--- Gegeven tekst ---

De regering stond begrotingstechnisch dus opnieuw
bij af, terwijl bij de invoering van een belastingkrediet de begunstigden wel
nog altijd vijf jaar langer op hun geld zouden moeten wachten.

Ondertussen werd eveneens duidelijk dat, omwille van de
aankondiging van de stopzetting van het oude premiesysteem, de Vlaamse overheid
bedolven werd onder een stortvloed aan premie-aanvragen voor de deadline van 1
december 2014. De regering zag zich daarom genoodzaakt om bij de
begrotingscontrole een bijkomende krediet van maar liefst 54 miljoen euro in te
schrijven om aan deze vragen tegemoet te komen. De vooropgestelde besparing (69
miljoen euro) kon ze voor 2015 dus al grotendeels op haar buik schrijven.

Omvangrijke besparing

In juli 2015 kwam minister Homans dan toch eindelijk (de
oorspronkelijk vooropgestelde timing van de begrotingscontrole was februari) met
een voorstel voor een nieuwe regeling naar buiten en kwam er een einde aan de
onzekerheid die de Vlaamse regering voor gezinnen met renovatieplannen had
gecreëerd.

De nieuwe regeling voert echter een omvangrijke besparing
van 18,7 miljoen euro of 20% door op het budget van de premie, waardoor Homans
haar eigen verklaringen vergeten lijkt te zijn.

Deze besparing wordt gerealiseerd door het terugbrengen van
het aantal steunbare categorieën van zes naar vier met een maximumsteunbedrag
van 2.500 euro (20%) of 3.333 euro (30%). Het globale maximumbedrag van 10.000
euro wordt behouden.

Vooral voor gezinnen die werken laten uitvoeren aan hun
funderingen, muren, draagvloeren en binnentrap betekent dit een aanzienlijke
financiële last. Onder het oude systeem konden zij voor deze werken tot 10.000
euro premie krijgen. Nu slechts maximaal 3.333 euro. Voorts worden onder meer
de premieverhoging met 10% voor bepaalde soorten raamisolatie geschrapt en de
vereiste ouderdom van de woning van 25 naar 30 jaar gebracht.

De keuze om structureel te besparen heeft een directe
negatieve impact op de koopkracht van de gezinnen, de werkgelegenheid in de
bouwsector en de Vlaamse klimaatdoelstellingen. De Vlaamse overheid zou net
meer moeten inzetten op het ondersteunen van duurzame woningrenovatie.

--- Aangeleverde gegevens ---

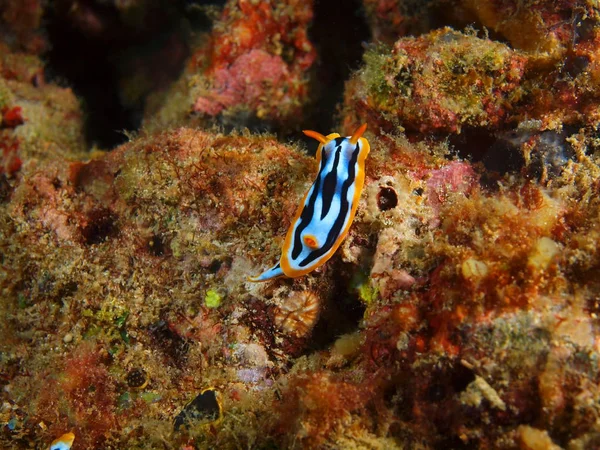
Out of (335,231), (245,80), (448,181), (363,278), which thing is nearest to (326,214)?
(335,231)

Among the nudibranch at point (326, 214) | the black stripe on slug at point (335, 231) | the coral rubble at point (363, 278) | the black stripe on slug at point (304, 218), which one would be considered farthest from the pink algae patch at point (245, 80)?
the black stripe on slug at point (335, 231)

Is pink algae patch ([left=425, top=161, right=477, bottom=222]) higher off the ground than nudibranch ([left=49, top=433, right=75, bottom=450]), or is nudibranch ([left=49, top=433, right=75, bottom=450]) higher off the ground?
pink algae patch ([left=425, top=161, right=477, bottom=222])

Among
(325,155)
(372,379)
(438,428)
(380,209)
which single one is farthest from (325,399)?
(325,155)

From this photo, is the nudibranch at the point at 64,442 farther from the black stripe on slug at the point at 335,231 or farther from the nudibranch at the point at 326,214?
the black stripe on slug at the point at 335,231

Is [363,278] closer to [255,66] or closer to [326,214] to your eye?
[326,214]

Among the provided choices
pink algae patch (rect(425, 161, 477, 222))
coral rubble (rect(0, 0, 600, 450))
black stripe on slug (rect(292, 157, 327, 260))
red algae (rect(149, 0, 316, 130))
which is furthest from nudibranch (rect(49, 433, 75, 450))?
red algae (rect(149, 0, 316, 130))

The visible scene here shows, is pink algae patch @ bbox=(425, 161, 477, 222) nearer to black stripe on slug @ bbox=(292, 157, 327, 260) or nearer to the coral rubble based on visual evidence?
the coral rubble
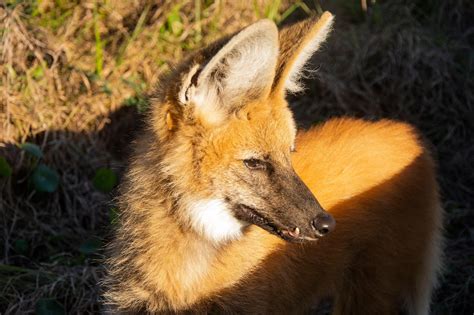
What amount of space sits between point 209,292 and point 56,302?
1.30m

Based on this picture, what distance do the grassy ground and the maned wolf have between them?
1020 mm

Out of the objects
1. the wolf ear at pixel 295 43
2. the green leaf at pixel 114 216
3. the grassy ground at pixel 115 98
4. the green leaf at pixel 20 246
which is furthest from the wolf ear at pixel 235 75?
the green leaf at pixel 20 246

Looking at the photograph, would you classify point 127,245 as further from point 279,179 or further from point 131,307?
point 279,179

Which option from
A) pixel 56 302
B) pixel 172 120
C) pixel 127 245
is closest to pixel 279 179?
pixel 172 120

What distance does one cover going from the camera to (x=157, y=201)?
10.8ft

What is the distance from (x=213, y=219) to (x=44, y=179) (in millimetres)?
1905

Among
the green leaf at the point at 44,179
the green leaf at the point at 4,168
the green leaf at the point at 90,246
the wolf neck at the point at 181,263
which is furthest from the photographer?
the green leaf at the point at 44,179

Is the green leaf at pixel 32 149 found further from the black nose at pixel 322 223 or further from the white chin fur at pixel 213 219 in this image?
the black nose at pixel 322 223

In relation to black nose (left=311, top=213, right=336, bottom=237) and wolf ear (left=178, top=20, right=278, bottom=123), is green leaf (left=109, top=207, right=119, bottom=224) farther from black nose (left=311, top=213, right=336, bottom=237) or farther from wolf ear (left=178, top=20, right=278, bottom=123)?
black nose (left=311, top=213, right=336, bottom=237)

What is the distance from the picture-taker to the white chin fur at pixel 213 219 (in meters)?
3.16

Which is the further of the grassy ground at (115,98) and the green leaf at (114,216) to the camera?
the grassy ground at (115,98)

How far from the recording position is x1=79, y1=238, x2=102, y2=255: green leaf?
4504 millimetres

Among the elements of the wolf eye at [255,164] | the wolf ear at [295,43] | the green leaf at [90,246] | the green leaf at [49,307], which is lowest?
the green leaf at [49,307]

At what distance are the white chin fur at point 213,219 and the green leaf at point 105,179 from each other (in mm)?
1679
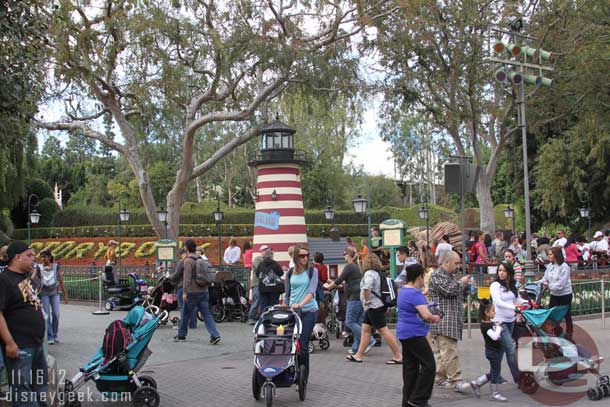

---

Opdrachten:
1. Noem alle onderdelen van een woning waarvoor gezinnen volgens de tekst over de renovatiepremie onder het oude systeem tot 10.000 euro premie konden krijgen.
2. Laat elke regel uit de gegevens zien waarin de tekenreeks "further" voorkomt, waarbij hoofdletters en kleine letters verschil maken.
De gegevens hebben niets met de tekst te maken.

Antwoorden op volgorde:
1. Funderingen, muren, draagvloeren en binnentrap.

2.
Looking at the photograph, would you classify point 127,245 as further from point 279,179 or further from point 131,307?
Is the green leaf at pixel 32 149 found further from the black nose at pixel 322 223 or further from the white chin fur at pixel 213 219 in this image?
Which is the further of the grassy ground at (115,98) and the green leaf at (114,216) to the camera?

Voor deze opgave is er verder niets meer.